PROBLEM STATEMENT | Instruction for the entries that follow: retype exactly the lines from the line with "Stetson Bronc Crop Cardigan" to the line with "Loft Moderno y Amoblado - PH Dovle — foto 5", both included, and omit all others.

SOURCE INFORMATION |

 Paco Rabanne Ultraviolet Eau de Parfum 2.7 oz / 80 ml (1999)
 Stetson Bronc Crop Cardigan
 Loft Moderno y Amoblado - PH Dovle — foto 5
* * *
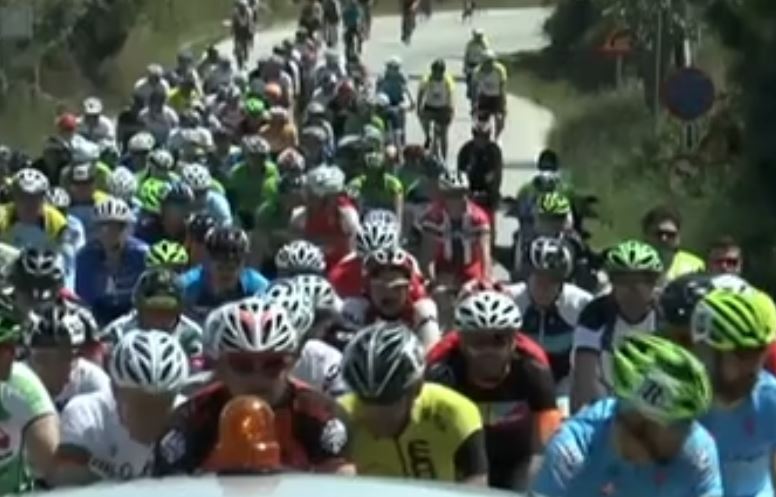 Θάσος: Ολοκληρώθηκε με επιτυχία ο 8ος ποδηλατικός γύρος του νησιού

OUTPUT FOR THIS EXERCISE |
 Stetson Bronc Crop Cardigan
 Loft Moderno y Amoblado - PH Dovle — foto 5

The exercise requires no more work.